Exercise instructions >> Using the records underneath, tally the lines where the word "AwsWafIntegration" appears and please give only the count.

Saved data entries >>

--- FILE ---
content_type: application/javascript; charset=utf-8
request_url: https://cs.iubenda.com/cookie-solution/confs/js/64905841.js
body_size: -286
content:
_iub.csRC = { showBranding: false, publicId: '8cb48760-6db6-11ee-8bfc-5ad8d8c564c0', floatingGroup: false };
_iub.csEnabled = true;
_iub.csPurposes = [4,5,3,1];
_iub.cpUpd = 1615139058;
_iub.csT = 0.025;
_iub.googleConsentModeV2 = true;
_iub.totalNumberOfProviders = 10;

--

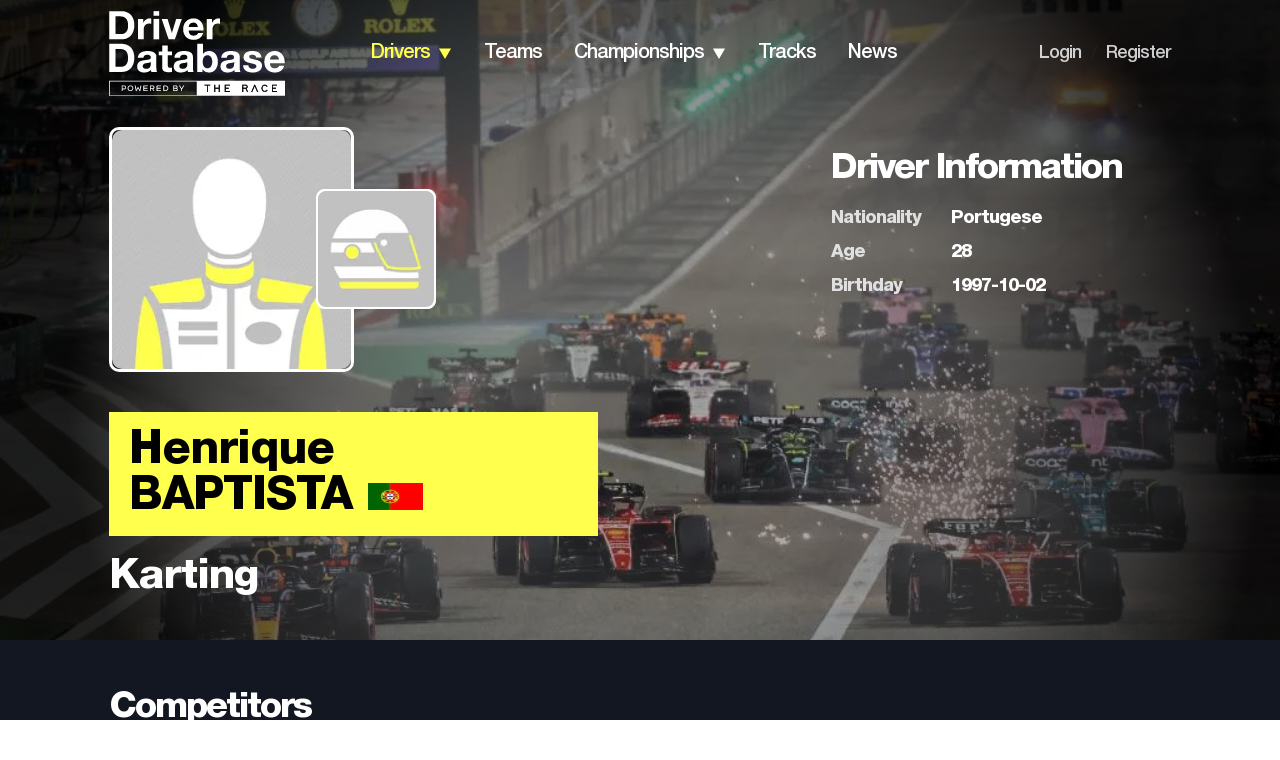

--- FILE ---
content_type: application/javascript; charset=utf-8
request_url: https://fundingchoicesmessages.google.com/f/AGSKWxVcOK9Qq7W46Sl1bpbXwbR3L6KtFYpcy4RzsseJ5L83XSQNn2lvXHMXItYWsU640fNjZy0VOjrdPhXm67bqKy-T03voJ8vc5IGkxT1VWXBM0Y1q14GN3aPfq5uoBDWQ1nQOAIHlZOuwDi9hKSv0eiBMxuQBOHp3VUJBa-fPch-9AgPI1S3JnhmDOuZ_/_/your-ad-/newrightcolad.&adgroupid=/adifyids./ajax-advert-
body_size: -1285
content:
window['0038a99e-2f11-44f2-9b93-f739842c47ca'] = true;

--

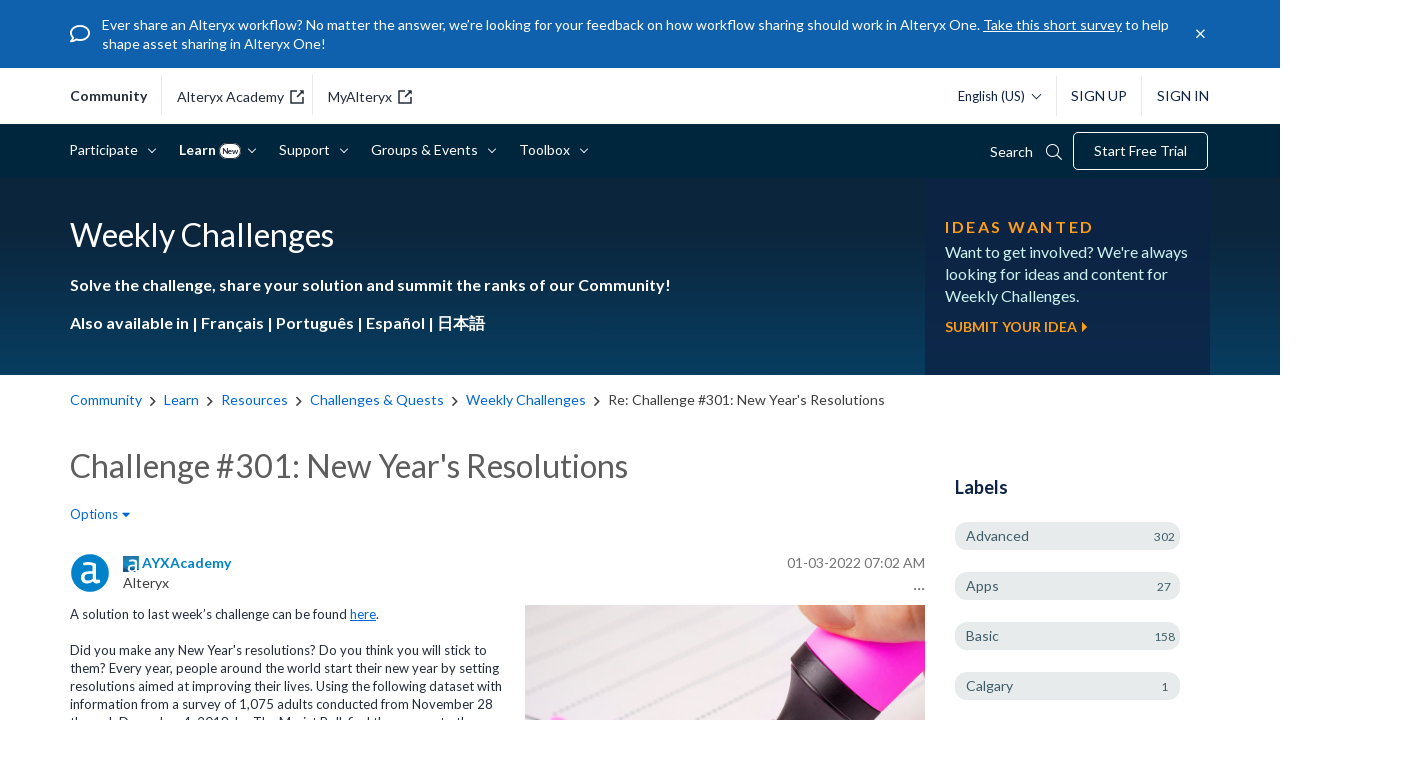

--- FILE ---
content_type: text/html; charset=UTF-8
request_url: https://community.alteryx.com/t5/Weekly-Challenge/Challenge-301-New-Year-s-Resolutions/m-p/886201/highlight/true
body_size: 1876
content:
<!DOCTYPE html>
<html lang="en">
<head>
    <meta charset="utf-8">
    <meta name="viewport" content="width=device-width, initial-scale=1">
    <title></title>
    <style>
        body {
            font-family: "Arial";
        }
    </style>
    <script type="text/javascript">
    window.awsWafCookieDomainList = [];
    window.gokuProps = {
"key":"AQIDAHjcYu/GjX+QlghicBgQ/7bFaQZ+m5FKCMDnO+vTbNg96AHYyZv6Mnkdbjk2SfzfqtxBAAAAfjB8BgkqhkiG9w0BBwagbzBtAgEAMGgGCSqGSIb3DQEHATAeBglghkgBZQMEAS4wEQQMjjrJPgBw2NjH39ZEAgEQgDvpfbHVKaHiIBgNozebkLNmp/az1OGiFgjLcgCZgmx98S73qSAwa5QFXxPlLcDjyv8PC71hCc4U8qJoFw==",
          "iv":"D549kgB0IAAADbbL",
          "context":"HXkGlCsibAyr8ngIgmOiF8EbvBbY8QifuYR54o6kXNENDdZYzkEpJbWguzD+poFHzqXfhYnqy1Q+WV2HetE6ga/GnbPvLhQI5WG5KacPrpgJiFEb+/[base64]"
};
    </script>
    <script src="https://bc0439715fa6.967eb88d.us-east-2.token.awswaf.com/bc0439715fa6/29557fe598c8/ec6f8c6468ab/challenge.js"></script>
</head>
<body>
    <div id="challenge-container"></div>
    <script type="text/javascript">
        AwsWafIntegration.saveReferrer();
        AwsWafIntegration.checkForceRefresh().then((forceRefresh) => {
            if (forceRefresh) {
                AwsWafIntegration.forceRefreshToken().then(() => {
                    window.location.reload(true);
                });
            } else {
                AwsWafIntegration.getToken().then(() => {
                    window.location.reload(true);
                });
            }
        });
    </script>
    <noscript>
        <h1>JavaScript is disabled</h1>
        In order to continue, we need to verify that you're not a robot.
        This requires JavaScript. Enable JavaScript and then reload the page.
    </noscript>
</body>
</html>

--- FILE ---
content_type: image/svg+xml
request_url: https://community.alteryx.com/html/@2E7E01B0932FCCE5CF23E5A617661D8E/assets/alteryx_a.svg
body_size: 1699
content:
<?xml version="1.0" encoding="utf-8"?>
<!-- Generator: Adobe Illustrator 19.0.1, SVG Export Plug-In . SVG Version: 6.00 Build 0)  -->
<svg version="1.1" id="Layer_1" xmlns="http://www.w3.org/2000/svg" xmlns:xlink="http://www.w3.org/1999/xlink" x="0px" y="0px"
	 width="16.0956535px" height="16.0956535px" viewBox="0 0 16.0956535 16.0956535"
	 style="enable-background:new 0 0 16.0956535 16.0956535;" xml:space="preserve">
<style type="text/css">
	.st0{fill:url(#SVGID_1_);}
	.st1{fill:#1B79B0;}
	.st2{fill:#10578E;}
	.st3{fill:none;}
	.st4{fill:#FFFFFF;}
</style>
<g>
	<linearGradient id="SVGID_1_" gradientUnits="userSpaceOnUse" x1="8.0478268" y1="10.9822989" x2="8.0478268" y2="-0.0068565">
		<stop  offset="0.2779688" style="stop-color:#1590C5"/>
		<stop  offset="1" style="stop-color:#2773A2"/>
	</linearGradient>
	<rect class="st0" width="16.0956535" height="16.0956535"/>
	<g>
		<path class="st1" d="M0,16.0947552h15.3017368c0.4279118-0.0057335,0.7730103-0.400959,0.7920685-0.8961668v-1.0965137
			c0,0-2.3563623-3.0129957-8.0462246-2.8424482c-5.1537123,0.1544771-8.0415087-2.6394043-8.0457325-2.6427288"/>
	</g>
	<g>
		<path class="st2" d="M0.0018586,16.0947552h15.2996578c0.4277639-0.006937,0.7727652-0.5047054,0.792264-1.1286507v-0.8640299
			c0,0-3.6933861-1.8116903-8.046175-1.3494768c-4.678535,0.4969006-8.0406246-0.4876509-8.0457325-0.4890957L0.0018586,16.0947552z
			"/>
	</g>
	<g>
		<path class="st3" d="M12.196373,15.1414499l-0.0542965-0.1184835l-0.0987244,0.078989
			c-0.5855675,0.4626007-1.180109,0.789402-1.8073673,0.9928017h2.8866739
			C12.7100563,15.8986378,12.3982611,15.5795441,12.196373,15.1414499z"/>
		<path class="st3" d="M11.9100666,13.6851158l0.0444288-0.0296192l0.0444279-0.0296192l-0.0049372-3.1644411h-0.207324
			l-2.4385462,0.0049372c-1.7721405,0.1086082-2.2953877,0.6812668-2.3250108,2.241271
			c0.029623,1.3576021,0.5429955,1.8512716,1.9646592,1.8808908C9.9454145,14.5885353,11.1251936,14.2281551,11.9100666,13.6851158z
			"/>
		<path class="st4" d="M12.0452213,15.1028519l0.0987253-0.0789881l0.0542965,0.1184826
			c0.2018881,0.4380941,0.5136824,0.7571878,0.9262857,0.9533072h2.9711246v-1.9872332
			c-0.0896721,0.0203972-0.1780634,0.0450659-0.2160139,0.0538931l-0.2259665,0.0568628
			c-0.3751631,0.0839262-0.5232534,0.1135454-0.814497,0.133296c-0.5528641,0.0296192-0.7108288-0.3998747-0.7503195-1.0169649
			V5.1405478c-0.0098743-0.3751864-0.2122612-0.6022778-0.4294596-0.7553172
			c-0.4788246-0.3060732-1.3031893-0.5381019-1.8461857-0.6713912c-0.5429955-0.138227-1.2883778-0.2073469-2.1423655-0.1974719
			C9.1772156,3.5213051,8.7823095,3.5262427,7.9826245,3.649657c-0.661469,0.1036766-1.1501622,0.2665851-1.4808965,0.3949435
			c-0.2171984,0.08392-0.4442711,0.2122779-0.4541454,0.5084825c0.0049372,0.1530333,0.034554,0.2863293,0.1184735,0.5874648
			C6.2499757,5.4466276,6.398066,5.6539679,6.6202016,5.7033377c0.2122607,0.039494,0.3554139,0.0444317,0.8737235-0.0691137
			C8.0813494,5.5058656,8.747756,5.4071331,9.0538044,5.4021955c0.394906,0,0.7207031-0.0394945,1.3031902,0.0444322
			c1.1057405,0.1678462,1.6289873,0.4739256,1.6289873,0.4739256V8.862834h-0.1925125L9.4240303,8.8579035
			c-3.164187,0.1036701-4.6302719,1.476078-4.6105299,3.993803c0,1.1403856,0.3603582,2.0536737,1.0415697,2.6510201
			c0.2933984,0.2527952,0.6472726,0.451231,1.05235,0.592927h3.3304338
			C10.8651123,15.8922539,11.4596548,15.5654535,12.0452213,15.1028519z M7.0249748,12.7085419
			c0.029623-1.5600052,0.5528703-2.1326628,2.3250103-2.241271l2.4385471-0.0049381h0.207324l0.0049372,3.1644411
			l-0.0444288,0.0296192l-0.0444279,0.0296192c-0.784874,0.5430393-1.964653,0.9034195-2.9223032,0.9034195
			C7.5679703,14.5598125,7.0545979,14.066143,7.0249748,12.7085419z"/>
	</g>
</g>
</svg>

Exercise answer >> 4